▶ **REGISTROS PROPORCIONADOS**:
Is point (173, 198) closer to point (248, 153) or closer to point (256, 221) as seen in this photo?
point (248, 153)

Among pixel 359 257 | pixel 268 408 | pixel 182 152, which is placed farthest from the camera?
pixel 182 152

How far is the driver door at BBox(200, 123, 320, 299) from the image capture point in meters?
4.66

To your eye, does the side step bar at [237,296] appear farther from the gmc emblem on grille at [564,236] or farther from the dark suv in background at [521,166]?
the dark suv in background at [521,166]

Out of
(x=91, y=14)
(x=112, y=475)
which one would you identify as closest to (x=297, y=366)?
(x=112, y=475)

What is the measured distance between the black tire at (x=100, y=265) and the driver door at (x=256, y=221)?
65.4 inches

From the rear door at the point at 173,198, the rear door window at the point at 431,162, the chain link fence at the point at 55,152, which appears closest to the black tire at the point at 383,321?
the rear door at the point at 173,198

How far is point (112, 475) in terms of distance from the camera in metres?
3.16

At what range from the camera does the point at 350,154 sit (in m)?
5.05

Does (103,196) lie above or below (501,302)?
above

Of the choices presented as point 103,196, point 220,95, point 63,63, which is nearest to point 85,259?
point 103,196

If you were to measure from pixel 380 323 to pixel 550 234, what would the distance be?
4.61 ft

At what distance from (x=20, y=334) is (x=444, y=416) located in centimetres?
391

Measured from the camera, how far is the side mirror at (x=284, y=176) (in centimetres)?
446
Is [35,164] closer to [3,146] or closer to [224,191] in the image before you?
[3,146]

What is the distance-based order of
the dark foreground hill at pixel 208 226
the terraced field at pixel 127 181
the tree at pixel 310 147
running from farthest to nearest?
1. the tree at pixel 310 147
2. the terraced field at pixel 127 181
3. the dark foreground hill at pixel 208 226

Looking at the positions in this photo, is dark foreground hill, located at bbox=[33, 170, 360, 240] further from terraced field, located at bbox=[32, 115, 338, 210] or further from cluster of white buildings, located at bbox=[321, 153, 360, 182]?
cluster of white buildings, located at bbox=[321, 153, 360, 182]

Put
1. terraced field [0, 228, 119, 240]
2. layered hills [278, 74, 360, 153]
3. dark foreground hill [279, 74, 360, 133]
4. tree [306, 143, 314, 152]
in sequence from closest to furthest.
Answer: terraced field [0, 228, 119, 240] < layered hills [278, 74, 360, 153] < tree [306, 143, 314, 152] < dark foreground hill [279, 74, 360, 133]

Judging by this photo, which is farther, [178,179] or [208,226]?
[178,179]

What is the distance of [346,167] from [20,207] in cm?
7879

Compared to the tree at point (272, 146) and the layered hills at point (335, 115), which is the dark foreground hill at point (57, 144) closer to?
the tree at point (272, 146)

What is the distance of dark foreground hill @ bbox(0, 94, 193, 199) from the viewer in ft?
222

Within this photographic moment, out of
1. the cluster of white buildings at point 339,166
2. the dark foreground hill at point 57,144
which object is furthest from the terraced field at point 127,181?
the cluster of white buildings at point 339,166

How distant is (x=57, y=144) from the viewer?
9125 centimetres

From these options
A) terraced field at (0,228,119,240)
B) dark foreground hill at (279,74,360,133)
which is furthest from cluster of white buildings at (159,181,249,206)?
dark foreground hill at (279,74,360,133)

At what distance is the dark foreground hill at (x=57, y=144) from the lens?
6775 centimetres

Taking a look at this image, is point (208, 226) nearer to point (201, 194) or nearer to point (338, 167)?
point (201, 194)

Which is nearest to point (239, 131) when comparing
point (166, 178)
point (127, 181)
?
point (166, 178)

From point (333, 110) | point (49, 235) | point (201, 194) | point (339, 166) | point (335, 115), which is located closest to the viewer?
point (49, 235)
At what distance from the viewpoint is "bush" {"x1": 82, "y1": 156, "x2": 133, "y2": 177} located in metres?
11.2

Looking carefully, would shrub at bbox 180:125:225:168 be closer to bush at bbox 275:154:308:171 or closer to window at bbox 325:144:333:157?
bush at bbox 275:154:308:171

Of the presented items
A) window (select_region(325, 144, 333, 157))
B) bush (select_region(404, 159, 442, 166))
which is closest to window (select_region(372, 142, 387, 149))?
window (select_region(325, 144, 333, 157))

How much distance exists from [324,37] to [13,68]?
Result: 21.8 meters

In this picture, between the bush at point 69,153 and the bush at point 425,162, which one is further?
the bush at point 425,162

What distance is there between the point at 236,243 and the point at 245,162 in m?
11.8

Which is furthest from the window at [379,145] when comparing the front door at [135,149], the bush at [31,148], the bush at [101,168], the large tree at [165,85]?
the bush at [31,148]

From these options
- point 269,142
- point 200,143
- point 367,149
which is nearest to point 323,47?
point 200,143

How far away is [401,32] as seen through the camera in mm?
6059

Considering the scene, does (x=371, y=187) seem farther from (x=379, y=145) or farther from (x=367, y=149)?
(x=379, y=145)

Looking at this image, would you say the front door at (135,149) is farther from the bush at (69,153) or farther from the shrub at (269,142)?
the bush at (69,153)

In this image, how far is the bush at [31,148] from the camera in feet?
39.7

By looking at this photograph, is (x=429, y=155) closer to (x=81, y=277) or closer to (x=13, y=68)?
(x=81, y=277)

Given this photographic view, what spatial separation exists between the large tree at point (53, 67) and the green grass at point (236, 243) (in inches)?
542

▶ **QUÉ HAY QUE HACER**: Devuelve todos los registros anteriores línea por línea, sin cambiar nada en ninguna de ellas.

▶ **RESPUESTA DEL EJERCICIO**:
Is point (173, 198) closer to point (248, 153) or closer to point (256, 221) as seen in this photo?
point (248, 153)

Among pixel 359 257 | pixel 268 408 | pixel 182 152, which is placed farthest from the camera?
pixel 182 152

How far is the driver door at BBox(200, 123, 320, 299) from the image capture point in meters?
4.66

To your eye, does the side step bar at [237,296] appear farther from the gmc emblem on grille at [564,236] or farther from the dark suv in background at [521,166]?
the dark suv in background at [521,166]

Out of
(x=91, y=14)
(x=112, y=475)
which one would you identify as closest to (x=297, y=366)?
(x=112, y=475)

What is the measured distance between the black tire at (x=100, y=265) and the driver door at (x=256, y=221)?
65.4 inches

From the rear door at the point at 173,198, the rear door window at the point at 431,162, the chain link fence at the point at 55,152, which appears closest to the black tire at the point at 383,321?
the rear door at the point at 173,198

How far is point (112, 475) in terms of distance from the camera in metres?
3.16

At what range from the camera does the point at 350,154 sit (in m)?
5.05

Does (103,196) lie above or below (501,302)?
above

Of the choices presented as point 103,196, point 220,95, point 63,63, which is nearest to point 85,259?
point 103,196

If you were to measure from pixel 380 323 to pixel 550 234, what would the distance be?
4.61 ft

At what distance from (x=20, y=334) is (x=444, y=416) located in centimetres?
391

Measured from the camera, how far is the side mirror at (x=284, y=176) (in centimetres)?
446
Is [35,164] closer to [3,146] or closer to [224,191] in the image before you?
[3,146]

What is the distance-based order of
the dark foreground hill at pixel 208 226
the terraced field at pixel 127 181
the tree at pixel 310 147
running from farthest to nearest?
1. the tree at pixel 310 147
2. the terraced field at pixel 127 181
3. the dark foreground hill at pixel 208 226

Looking at the positions in this photo, is dark foreground hill, located at bbox=[33, 170, 360, 240] further from terraced field, located at bbox=[32, 115, 338, 210] or further from cluster of white buildings, located at bbox=[321, 153, 360, 182]?
cluster of white buildings, located at bbox=[321, 153, 360, 182]

Put
1. terraced field [0, 228, 119, 240]
2. layered hills [278, 74, 360, 153]
3. dark foreground hill [279, 74, 360, 133]
4. tree [306, 143, 314, 152]
in sequence from closest to furthest.
Answer: terraced field [0, 228, 119, 240] < layered hills [278, 74, 360, 153] < tree [306, 143, 314, 152] < dark foreground hill [279, 74, 360, 133]

Judging by this photo, which is farther, [178,179] or [208,226]?
[178,179]

What is the distance of [346,167] from [20,207] in cm?
7879

Compared to the tree at point (272, 146) and the layered hills at point (335, 115), which is the dark foreground hill at point (57, 144) closer to?
the tree at point (272, 146)

What is the distance of dark foreground hill @ bbox(0, 94, 193, 199) from the viewer in ft?
222

Within this photographic moment, out of
1. the cluster of white buildings at point 339,166
2. the dark foreground hill at point 57,144
which object is furthest from the terraced field at point 127,181?
the cluster of white buildings at point 339,166

How distant is (x=57, y=144) from the viewer?
9125 centimetres

From these options
A) terraced field at (0,228,119,240)
B) dark foreground hill at (279,74,360,133)
which is furthest from cluster of white buildings at (159,181,249,206)?
dark foreground hill at (279,74,360,133)

At what distance is the dark foreground hill at (x=57, y=144) from the lens?
6775 centimetres

Taking a look at this image, is point (208, 226) nearer to point (201, 194) or nearer to point (338, 167)?
point (201, 194)

Which is nearest to point (239, 131) when comparing
point (166, 178)
point (127, 181)
?
point (166, 178)

From point (333, 110) | point (49, 235) | point (201, 194) | point (339, 166) | point (335, 115), which is located closest to the viewer?
point (49, 235)
At what distance from the viewpoint is "bush" {"x1": 82, "y1": 156, "x2": 133, "y2": 177} located in metres?
11.2

Looking carefully, would shrub at bbox 180:125:225:168 be closer to bush at bbox 275:154:308:171 or closer to window at bbox 325:144:333:157?
bush at bbox 275:154:308:171

Of the presented items
A) window (select_region(325, 144, 333, 157))
B) bush (select_region(404, 159, 442, 166))
which is closest to window (select_region(372, 142, 387, 149))?
window (select_region(325, 144, 333, 157))

How much distance exists from [324,37] to [13,68]?
Result: 21.8 meters

In this picture, between the bush at point 69,153 and the bush at point 425,162, which one is further?
the bush at point 425,162

What distance is there between the point at 236,243 and the point at 245,162 in m?
11.8

Which is furthest from the window at [379,145] when comparing the front door at [135,149], the bush at [31,148], the bush at [101,168], the large tree at [165,85]?
the bush at [31,148]

From these options
- point 269,142
- point 200,143
- point 367,149
which is nearest to point 323,47?
point 200,143

How far away is [401,32] as seen through the camera in mm?
6059

Considering the scene, does (x=371, y=187) seem farther from (x=379, y=145) or farther from (x=367, y=149)?
(x=379, y=145)

Looking at this image, would you say the front door at (135,149) is farther from the bush at (69,153) or farther from the shrub at (269,142)?
the bush at (69,153)

In this image, how far is the bush at [31,148] from the camera in feet?
39.7

By looking at this photograph, is (x=429, y=155) closer to (x=81, y=277) or closer to (x=13, y=68)?
(x=81, y=277)

Given this photographic view, what spatial separation exists between the large tree at point (53, 67) and the green grass at point (236, 243) (in inches)?
542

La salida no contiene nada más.